(What is asked):
**1)** Decide whether each statement below agrees with the deep-play transcript. Answer yes or no for each, and quote the words that decide it.
(a) The longer holds are 10-year leases.
(b) Prospects that are geophysically driven go on the drill calendar within the next five years.
(c) Walker Ridge is called a shallower play with a shorter hold.
**2)** Answer these questions from the deep-play transcript:
(a) Who does the speaker say can be seen looking at the big geological play?
(b) What kind of seismic does the speaker say probably should have shown up on the map?
(c) What does the speaker say they are always thinking about when they go to the lease sale?
**3)** The deep-play transcript warns against focusing too much on one risk-reward strategy. List every strategy or play it names in that warning.
*** Source excerpt ***
Tim Duncan: Yes. So there is a deep play that we think is evolving down in that area. And we’ve got — there is some ancillary seismic in there that we have that probably should have shown up on this map. And so that’s a longer hold. So a lot of what we do, there is some things that we can identify and say, hey, look, I know exactly what that does. It’s geophysically driven, meaning we think it’s got a hydrocarbon indicator or an amplitude, depending on, Nate, who you talk to. And that’s one that you’re going to start permitting and defining and get on your drill calendar in the next three years. And then there is other things you’re doing where you say, hey, look, there is a big geological play here. We can see why the Majors are looking at it.
If this takes off, we want to have an acreage position, and these are longer holds. They’re 10-year leases. And so you’re trying to grab it while you can, knowing that it may be something that bears fruit down the road. And so there is always a little bit of that every time we go to a lease sale. And I think that’s an example of that. So, deeper play, I actually do think we have a little data down there that might be a misprint on our side. But I can just tell you just by saying the words, Walker Ridge, it’s going to be a little deeper play, a little longer hold. But, I mean, this is a basin where the minute you focus too much on one of those risk-reward strategies, if you focus too much on development or focus too much on that middle market prospect and don’t think about some of these deep evolving plays, you’ve missed the benefit of what the basin has to offer.
So we’re always thinking about all of those categories when we go to the lease sale.
Nate Pendleton: All right. Thanks for taking my questions.
*** Raw records ***
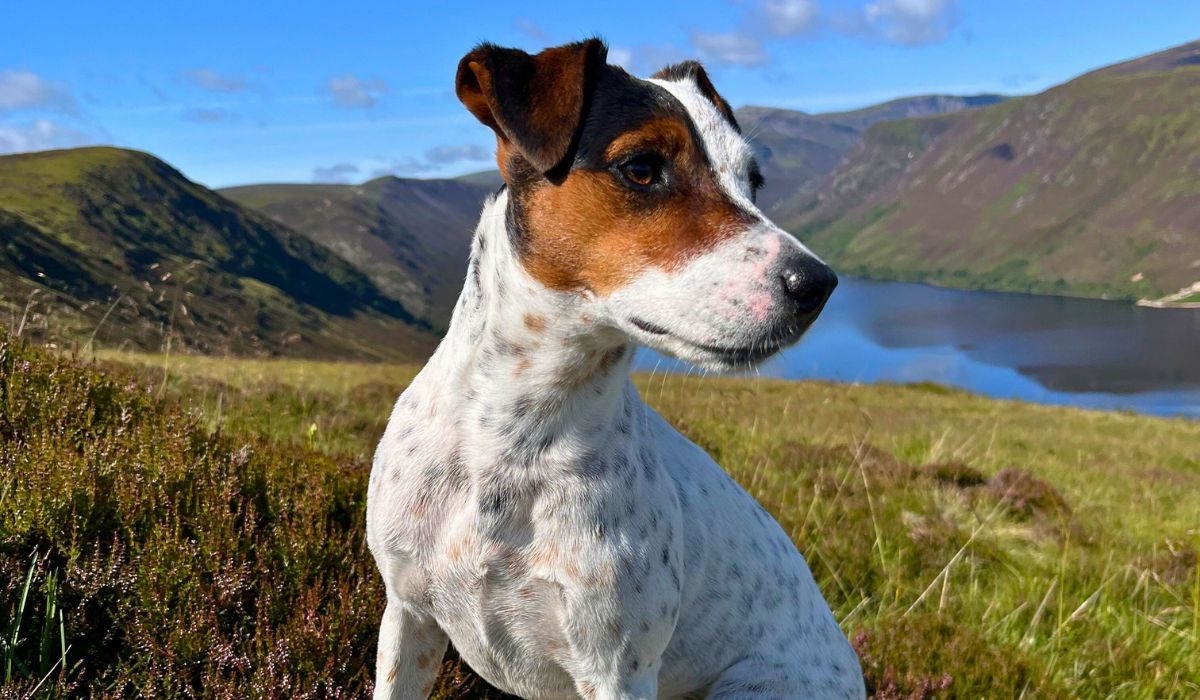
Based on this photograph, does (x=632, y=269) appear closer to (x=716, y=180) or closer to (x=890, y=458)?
(x=716, y=180)

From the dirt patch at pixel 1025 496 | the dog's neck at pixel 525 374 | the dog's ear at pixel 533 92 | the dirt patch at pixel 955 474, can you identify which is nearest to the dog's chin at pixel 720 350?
the dog's neck at pixel 525 374

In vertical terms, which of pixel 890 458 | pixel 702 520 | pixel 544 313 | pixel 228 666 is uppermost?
pixel 544 313

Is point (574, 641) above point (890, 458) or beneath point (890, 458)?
above

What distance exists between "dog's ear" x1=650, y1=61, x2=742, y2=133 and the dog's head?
74 centimetres

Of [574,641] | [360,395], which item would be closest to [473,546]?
[574,641]

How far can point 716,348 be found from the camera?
3.10m

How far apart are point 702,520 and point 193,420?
3.61 meters

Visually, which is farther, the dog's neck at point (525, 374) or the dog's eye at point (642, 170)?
the dog's neck at point (525, 374)

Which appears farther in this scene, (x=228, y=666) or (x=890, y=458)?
(x=890, y=458)

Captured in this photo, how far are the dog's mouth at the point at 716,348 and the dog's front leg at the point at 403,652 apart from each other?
1730mm

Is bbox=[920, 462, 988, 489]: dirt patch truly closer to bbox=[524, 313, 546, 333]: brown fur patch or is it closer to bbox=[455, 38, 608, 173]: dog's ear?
bbox=[524, 313, 546, 333]: brown fur patch

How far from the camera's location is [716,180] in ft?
10.9

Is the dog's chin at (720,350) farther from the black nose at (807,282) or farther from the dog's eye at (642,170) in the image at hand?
the dog's eye at (642,170)

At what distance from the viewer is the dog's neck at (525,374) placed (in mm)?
3338
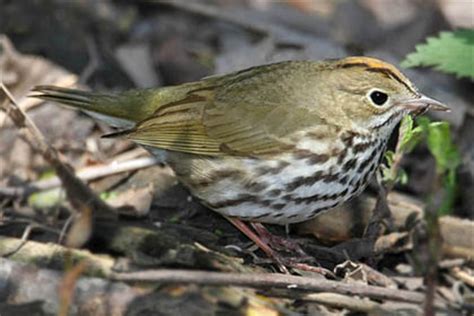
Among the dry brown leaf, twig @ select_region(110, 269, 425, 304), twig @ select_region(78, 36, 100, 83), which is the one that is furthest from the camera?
twig @ select_region(78, 36, 100, 83)

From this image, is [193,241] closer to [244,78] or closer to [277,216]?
[277,216]

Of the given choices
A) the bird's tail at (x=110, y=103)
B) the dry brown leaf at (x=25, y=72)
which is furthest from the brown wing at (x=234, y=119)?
the dry brown leaf at (x=25, y=72)

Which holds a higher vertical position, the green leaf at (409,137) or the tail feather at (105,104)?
the green leaf at (409,137)

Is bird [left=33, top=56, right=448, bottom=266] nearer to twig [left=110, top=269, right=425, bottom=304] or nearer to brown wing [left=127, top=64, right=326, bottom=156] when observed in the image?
brown wing [left=127, top=64, right=326, bottom=156]

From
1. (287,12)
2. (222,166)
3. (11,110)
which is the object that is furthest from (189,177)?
(287,12)

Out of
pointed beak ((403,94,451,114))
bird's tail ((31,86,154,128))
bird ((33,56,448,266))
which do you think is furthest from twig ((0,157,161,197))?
pointed beak ((403,94,451,114))

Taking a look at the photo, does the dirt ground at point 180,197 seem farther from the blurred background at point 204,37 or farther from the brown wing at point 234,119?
the brown wing at point 234,119

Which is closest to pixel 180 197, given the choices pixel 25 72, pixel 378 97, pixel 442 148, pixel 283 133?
pixel 283 133

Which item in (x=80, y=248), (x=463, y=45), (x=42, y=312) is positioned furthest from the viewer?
(x=463, y=45)
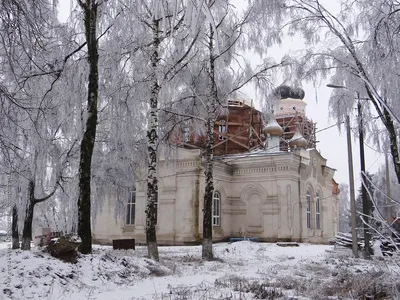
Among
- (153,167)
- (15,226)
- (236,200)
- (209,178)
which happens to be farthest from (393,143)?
(236,200)

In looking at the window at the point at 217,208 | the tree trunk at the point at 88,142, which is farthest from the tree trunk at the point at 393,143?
the window at the point at 217,208

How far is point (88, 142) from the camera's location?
35.8ft

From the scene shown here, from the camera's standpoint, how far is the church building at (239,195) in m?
26.5

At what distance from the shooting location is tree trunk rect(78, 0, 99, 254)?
1055 cm

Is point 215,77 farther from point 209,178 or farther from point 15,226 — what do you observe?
point 15,226

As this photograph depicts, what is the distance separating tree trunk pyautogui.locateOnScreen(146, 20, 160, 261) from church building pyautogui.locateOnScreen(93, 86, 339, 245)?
1006cm

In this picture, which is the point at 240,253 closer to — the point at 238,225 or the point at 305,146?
the point at 238,225

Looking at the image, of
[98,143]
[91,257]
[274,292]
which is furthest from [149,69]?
[274,292]

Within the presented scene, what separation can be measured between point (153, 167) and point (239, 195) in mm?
16258

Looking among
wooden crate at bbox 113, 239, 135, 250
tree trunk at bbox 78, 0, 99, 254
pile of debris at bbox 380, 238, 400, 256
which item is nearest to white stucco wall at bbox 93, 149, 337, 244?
wooden crate at bbox 113, 239, 135, 250

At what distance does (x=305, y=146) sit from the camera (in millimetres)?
32938

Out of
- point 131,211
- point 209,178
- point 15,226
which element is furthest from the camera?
point 131,211

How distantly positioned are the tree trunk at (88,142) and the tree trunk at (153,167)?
2.79 metres

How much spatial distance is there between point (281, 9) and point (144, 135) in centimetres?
696
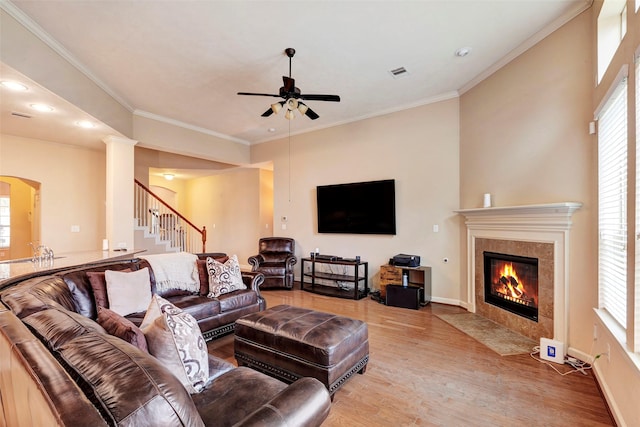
***
(Solutions for each task):
**1)**
(a) Yes: "They’re 10-year leases."
(b) No: "get on your drill calendar in the next three years."
(c) No: "Walker Ridge, it’s going to be a little deeper play, a little longer hold."

**2)**
(a) The Majors.
(b) Ancillary seismic.
(c) All of those categories.

**3)** Development, that middle market prospect, and deep evolving plays.